Records from a spatial question set
★ ★ ★ ★
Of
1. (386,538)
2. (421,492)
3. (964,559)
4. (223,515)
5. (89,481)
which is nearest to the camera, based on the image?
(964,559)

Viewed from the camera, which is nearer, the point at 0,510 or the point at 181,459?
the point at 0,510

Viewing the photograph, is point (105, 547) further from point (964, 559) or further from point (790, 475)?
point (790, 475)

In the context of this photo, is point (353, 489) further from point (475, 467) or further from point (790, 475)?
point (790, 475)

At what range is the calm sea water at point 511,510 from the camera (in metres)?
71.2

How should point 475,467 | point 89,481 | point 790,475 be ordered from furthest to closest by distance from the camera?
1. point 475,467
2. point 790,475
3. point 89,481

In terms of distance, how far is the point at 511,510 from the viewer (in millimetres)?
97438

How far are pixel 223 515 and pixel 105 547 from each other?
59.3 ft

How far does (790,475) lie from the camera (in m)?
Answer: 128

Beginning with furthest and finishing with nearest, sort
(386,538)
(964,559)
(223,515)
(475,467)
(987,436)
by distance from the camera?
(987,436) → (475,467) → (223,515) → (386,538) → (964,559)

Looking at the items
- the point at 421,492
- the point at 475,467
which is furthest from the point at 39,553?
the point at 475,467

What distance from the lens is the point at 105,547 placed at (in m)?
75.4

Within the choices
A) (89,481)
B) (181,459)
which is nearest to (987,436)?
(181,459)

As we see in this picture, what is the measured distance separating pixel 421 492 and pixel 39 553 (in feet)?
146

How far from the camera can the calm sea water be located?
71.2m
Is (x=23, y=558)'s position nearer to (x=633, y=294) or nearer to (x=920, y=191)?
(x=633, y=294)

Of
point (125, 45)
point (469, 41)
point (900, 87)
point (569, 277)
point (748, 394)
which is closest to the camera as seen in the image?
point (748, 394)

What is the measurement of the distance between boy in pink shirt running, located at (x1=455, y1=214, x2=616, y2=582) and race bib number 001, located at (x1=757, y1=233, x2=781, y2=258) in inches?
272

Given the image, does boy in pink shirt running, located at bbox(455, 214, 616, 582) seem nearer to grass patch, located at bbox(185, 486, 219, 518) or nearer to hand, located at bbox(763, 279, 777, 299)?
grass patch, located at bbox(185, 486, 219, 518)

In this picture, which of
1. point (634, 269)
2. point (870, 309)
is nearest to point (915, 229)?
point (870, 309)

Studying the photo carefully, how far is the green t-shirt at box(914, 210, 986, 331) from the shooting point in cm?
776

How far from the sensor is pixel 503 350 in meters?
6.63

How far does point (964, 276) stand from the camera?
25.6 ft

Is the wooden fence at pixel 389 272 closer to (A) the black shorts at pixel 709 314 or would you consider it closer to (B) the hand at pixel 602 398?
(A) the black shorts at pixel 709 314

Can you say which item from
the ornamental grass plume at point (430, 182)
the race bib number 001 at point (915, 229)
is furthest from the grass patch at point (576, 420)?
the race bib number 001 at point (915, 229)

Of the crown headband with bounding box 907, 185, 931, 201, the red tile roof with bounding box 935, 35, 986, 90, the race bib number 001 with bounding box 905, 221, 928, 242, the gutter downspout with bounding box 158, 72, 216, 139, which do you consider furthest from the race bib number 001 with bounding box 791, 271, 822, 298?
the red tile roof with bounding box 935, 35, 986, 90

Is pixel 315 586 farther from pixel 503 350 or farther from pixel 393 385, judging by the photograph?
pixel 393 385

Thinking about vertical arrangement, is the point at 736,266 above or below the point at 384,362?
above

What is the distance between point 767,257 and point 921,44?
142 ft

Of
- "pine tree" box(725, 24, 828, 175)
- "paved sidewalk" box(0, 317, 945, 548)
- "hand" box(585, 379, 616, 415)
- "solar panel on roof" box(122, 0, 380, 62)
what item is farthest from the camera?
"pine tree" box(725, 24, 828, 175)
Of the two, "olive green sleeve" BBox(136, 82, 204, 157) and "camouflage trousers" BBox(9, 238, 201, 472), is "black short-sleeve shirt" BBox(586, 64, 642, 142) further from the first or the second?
★ ★ ★ ★
Aim of the exercise:
Update the records by replacing every "calm sea water" with "still ocean water" and leave everything else unchanged.

Correct response:
Of
1. (386,538)
2. (421,492)
3. (964,559)
4. (223,515)
5. (89,481)
which is nearest to the camera, based on the image?
(964,559)

Viewed from the camera, which is nearer, the point at 0,510 or the point at 181,459?
the point at 0,510

Viewing the photograph, is point (105, 547) further from point (964, 559) or further from point (790, 475)?
point (790, 475)

In the context of this photo, is point (353, 489) further from point (475, 467) or further from point (790, 475)?
point (790, 475)

At what range is the still ocean water at point 511,510 from the camera (in metres)?
71.2

How should point 475,467 | point 89,481 | point 790,475 be ordered from furthest to closest by distance from the camera?
1. point 475,467
2. point 790,475
3. point 89,481

In terms of distance, how far is the point at 511,510 from the viewer (in millimetres)?
97438

How far are pixel 223 515 and pixel 105 547 from each other?
59.3 ft

How far does (790,475) lie from the camera (in m)?
Answer: 128

Beginning with furthest and finishing with nearest, sort
(386,538)
(964,559)
(223,515)
(475,467)
(987,436)
by distance from the camera?
(987,436) → (475,467) → (223,515) → (386,538) → (964,559)

Looking at the items
- the point at 421,492
- the point at 475,467
which is furthest from the point at 39,553?
the point at 475,467

What distance from the lens is the point at 105,547 placed at (in m)?
75.4

Within the choices
A) (89,481)
B) (181,459)
which is nearest to (987,436)?
(181,459)

As we see in this picture, what is the measured distance separating pixel 421 492 and pixel 39 553 (in feet)?
146

How far from the camera can the still ocean water be located?
71.2m
Is (x=23, y=558)'s position nearer to (x=633, y=294) or nearer to (x=920, y=191)?
(x=633, y=294)

Of
point (125, 45)
point (469, 41)
point (900, 87)
point (569, 277)
point (748, 394)
which is closest to the camera as seen in the image?
point (748, 394)

What is the measurement of the distance between boy in pink shirt running, located at (x1=455, y1=214, x2=616, y2=582) and race bib number 001, located at (x1=757, y1=233, x2=781, y2=258) in inches?
272

Given the image, does boy in pink shirt running, located at bbox(455, 214, 616, 582) seem nearer to grass patch, located at bbox(185, 486, 219, 518) or nearer to hand, located at bbox(763, 279, 777, 299)?
grass patch, located at bbox(185, 486, 219, 518)

In this picture, which of
1. point (634, 269)
2. point (870, 309)
is nearest to point (915, 229)?
point (870, 309)

Studying the photo carefully, how far is the green t-shirt at box(914, 210, 986, 331) from the shooting point in cm?
776

How far from the sensor is pixel 503 350 in meters?
6.63

How far does point (964, 276) stand from the camera?
25.6 ft

Is the wooden fence at pixel 389 272 closer to (A) the black shorts at pixel 709 314 or would you consider it closer to (B) the hand at pixel 602 398?
(A) the black shorts at pixel 709 314

Can you say which item from
the ornamental grass plume at point (430, 182)
the race bib number 001 at point (915, 229)
is furthest from the grass patch at point (576, 420)?
the race bib number 001 at point (915, 229)

Of the crown headband with bounding box 907, 185, 931, 201, the red tile roof with bounding box 935, 35, 986, 90, the race bib number 001 with bounding box 905, 221, 928, 242, the gutter downspout with bounding box 158, 72, 216, 139, which do you consider furthest from the race bib number 001 with bounding box 791, 271, 822, 298?
the red tile roof with bounding box 935, 35, 986, 90

Is pixel 315 586 farther from pixel 503 350 or farther from pixel 393 385, judging by the photograph?
pixel 393 385

Thinking about vertical arrangement, is the point at 736,266 above or below the point at 384,362?
above

What is the distance between point 767,257 and point 921,44?
142 ft

Of
- "pine tree" box(725, 24, 828, 175)
- "paved sidewalk" box(0, 317, 945, 548)
- "hand" box(585, 379, 616, 415)
- "solar panel on roof" box(122, 0, 380, 62)
what item is farthest from the camera?
"pine tree" box(725, 24, 828, 175)
Of the two, "olive green sleeve" BBox(136, 82, 204, 157) and "camouflage trousers" BBox(9, 238, 201, 472), is "black short-sleeve shirt" BBox(586, 64, 642, 142) further from the first or the second?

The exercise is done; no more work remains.